* start *

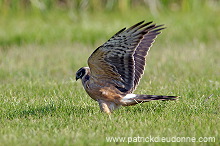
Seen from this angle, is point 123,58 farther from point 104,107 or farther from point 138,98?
point 104,107

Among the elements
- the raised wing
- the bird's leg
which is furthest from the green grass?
the raised wing

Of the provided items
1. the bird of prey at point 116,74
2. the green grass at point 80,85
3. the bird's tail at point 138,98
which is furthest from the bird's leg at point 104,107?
the bird's tail at point 138,98

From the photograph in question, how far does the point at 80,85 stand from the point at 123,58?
2465mm

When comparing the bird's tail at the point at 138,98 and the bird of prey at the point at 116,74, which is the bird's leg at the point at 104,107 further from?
the bird's tail at the point at 138,98

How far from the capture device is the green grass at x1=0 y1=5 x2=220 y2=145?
202 inches

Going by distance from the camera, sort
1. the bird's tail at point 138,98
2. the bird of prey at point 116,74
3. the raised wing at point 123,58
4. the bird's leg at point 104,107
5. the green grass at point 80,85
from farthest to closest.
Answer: the bird's leg at point 104,107 < the bird's tail at point 138,98 < the bird of prey at point 116,74 < the raised wing at point 123,58 < the green grass at point 80,85

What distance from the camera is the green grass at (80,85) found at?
513 cm

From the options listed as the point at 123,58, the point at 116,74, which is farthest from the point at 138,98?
the point at 123,58

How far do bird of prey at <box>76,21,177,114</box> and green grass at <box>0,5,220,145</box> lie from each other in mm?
193

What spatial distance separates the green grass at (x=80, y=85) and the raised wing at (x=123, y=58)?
451mm

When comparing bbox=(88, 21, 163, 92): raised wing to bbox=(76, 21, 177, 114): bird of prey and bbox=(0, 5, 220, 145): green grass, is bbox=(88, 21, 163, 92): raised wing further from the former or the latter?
bbox=(0, 5, 220, 145): green grass

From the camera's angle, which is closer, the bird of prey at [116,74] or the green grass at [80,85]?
the green grass at [80,85]

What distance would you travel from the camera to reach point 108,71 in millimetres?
5926

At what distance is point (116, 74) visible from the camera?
5965 mm
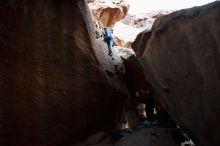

* end *

§ GOAL: Collect every line in the rows above that contains the word "angle". Case counts, so match capital and lowercase letters exactly.

§ TASK SOLUTION:
Seen from this angle, is point 123,58 farther from point 104,107 or farther from point 138,98?
From the camera's angle, which is closer, the bird of prey at [116,74] or the green grass at [80,85]?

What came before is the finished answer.